Just how wrong can a source be?

Sometimes, it can be plenty wrong!

The other day, my older daughter and I somehow got onto the subject of errors in official documents.  I told her I had a doozy in my files.

The military has a database called the Defense Enrollment Eligibility Reporting System, known as DEERS.  Several years ago, when my husband and I first got involved with the military health system, we went to get our data into the system.  There was some wildly incorrect information already in the system about me.

Hilariously incorrect.

First of all, I am old, but not this old -- it had my birth year as 1683.  Please, people -- 1947 is long ago enough.

They actually had two databases being compared.  The other one had my birth date correct.  However, the DEERS database had my sex as "unknown" and the other database had me listed as a male.

Does someone need a pair of glasses?  I am quite recognizably female.  Besides, I've known a woman named Clifford, and read a historical document which mentioned a woman named Russell, but I have never heard of a male named Karen.

The DEERS data also had me as being on active duty at the time.  No, by that time, it had been about 20 years since I had been on active duty.

The data got straightened out, and now the system has correct information about me.

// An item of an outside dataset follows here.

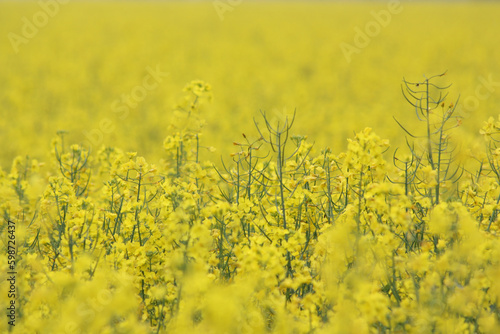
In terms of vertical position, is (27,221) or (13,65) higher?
(13,65)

Just remember, if you see an ancestor's information on a government report or document, do not assume automatically that it has been well-vetted!  The information on it could be incorrect, and should be verified in other sources.


Dennis Maness said...

1) I'm sure you actually meant "Source" in your title. :-)

2) 1947? You're just a spring chicken. I'm a War Baby!

3) I quote "Karen is both masculine & feminine. Karen is short for the Armenian masculine name Karekin. But it's also a feminine Danish form of Katherine.

Source: Yahoo Answers

Karen Packard Rhodes said...

Thanks, Dennis, for spotting the misspelling in the title. I have corrected it.

Interesting about the Armenian name. Learn something new every day.